**Görev Talimatları:**
A – Mustafa Kemal ve Vatan ve Hürriyet Cemiyeti konulu metinde "Unutulmamalıdır ki" diye başlayan paragrafı, ana bilgilerini koruyarak kısa bir madde listesine dönüştürün.
B – Mustafa Kemal ve Vatan ve Hürriyet Cemiyeti konulu metindeki şu cümleyi İngilizceye çevirin: "‘Vatan ve Hürriyet Cemiyeti’nin tüzük ve programı ile faaliyetleri ve son buluşu hakkında Türk Hürriyet Mücadelesi ve İnkılâp tarihlerinde geniş bir bilgi yoktur ve konu yeterince aydınlatılmış değildir."
C – Mustafa Kemal ile İttihat ve Terakki Cemiyeti arasındaki ilişkiyi anlatan metnin devamını, gösterilen son cümleden sonrasından başlayarak yazın.

**Metin Parçası:**
/---
Şu kadarı bilinmektedir ki, Mustafa Kemal 1906 Mayıs’ında acele
olarak Akabe Harekâtı’nın merkezine dönmek zorunda kalıp Selanik’ten
ayrılınca, ardında bıraktığı “Vatan ve Hürriyet Cemiyeti” şubesi
gelişmemiş, mühim bir varlık gösterememiştir.
“Vatan ve Hürriyet Cemiyeti”nin tüzük ve programı ile faaliyetleri ve
son buluşu hakkında Türk Hürriyet Mücadelesi ve İnkılâp tarihlerinde
geniş bir bilgi yoktur ve konu yeterince aydınlatılmış değildir.
Unutulmamalıdır ki, Mustafa Kemal (Atatürk) hiçbir zaman İttihat ve
Terakki’nin kurucularından olmamıştır. Kendisine yeminle söz vererek
Vatan ve Hürriyet Cemiyeti’nin Selanik Şubesi’ni kuran yakın
arkadaşları, daha sonra Ahmet Rıza, Talât ve Doktor Nâzım Beylere
katılarak İttihat ve Terakki kurucusu ve ilk üyeleri olmuşlardır.
Mustafa Kemal, bu başlangıçtaki olup bitenlerden habersizdir. Öğrenince
de, en yakın arkadaşlarının vefasızlıklarına uğramış, oyunlarına gelmiş
olduğu için arkadaşlarına ve bunların katıldığı İttihat ve Terakki’ye
küsmüştür.
Daha sonra bu gizli cemiyete, 29 Ekim 1907’de, yani Enver’den bir yıl
kadar sonra, 322 sıra numarası ile girişi, 1895’den ömrünün sonuna
kadar daima sevdiği ve güvendiği arkadaşı Ali Fethi (Okyar)’nin davet,
ısrar ve rehberliğinde olmuştur.3
Mustafa Kemal, kendi kurmaya çalıştıkları Vatan ve Hürriyet
Cemiyeti’nde gerçekleştirmeyi tasarladığı birçok meselelerin, Osmanlı
İttihat ve Terakki Cemiyeti içinde başarılamayacağını daha ilk günlerde
anlamış ve başlangıçtan itibaren İttihat ve Terakki Cemiyeti’nin
yönetici kadrosu ve liderleriyle tam bir görüş ve fikir birliğine
varamamıştır. Bu sebeple de İttihat ve Terakki içinde daima merkez
çevrelerinden uzak tutulmuştur.
\---
**Kayıtlı girdiler:**
/---
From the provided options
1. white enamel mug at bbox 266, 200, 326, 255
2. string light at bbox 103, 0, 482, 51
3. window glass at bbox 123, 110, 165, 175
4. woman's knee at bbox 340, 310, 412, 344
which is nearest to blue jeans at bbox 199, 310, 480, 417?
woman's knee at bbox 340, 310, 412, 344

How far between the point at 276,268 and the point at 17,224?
\---
**Verilen Yanıtlar:**
A –
- Mustafa Kemal, İttihat ve Terakki'nin kurucuları arasında hiç yer almamıştır.
- Ona yeminle söz vererek Vatan ve Hürriyet Cemiyeti'nin Selanik Şubesi'ni kuran yakın arkadaşları, sonradan Ahmet Rıza, Talât ve Doktor Nâzım Beylere katılmış, İttihat ve Terakki'nin kurucuları ve ilk üyeleri olmuştur.
- Mustafa Kemal, başlangıçtaki bu gelişmelerden habersizdir.
- Durumu öğrenince, en yakın arkadaşlarının vefasızlığına uğradığı ve oyunlarına geldiği için hem onlara hem de katıldıkları İttihat ve Terakki'ye küsmüştür.

B – The histories of the Turkish Freedom Struggle and the Revolution contain no extensive information about the statutes and program of the "Vatan ve Hürriyet Cemiyeti," its activities, or its end, and the subject has not been sufficiently clarified.

C –
Mustafa Kemal (Atatürk), Ali Fethi (Okyar) ve Ali Fuat (Cebesoy) gibi
bazı askerlerin, İttihat ve Terakki Cemiyeti’nin politik işlerine pek
karışmak istemedikleri anlaşılmaktadır.4
Ancak, Mustafa Kemal’in: “Ordu artık siyasete karışmamalıdır. Ordu
kışlasına dönmelidir ve politikan da siyaset meydanında kalmalıdır”
tezini5 her yerde açıkça savunması, Osmanlı İttihat ve Terakki
Cemiyeti’nin merkez çevrelerinde yavaş yavaş kendisine karşı asabî bir
havanın doğmasına sebep teşkil etmiştir. Enver, iyiden iyiye Mustafa
Kemal’in aleyhine dönmüştür. Mustafa Kemal’in sert tenkitleri üzerine
Hafız Hakkı’ya: “Mustafa Kemal fazla ileri gidiyor. Buna bir çare
bulalım “demiştir.6
İttihat ve Terakki içinde Mustafa Kemal’in Enver’le uyuşamadıkları en
mühim mesele, askerlerin politikadan uzaklaştırılmaları konusu
olmuştur.
İttihat ve Terakki Cemiyeti’nin 1909’da Selanik’te toplanan, Rumeli
ve Anadolu yakası İttihatçılarının ilk ortaklaşa yaptıkları Genel
Kongre’de bir oturuma Mustafa Kemal başkanlık etmiştir. Bu oturumda,
Meşrutiyet ilân edileli bir yıl olduğu halde yurtta hâlâ sağlanamayan
düzen, huzur ve istikrar nasıl getirilir sorusu, bir gündem maddesiydi.
Tabiî hayatın dönmesine çare ve tedbir konusunda açılan tartışmada
düşünce ve görüşleriyle kendini gösterenler arasında, Trablus-u-garp
delegesi Kolağası Mustafa Kemal Bey de vardı.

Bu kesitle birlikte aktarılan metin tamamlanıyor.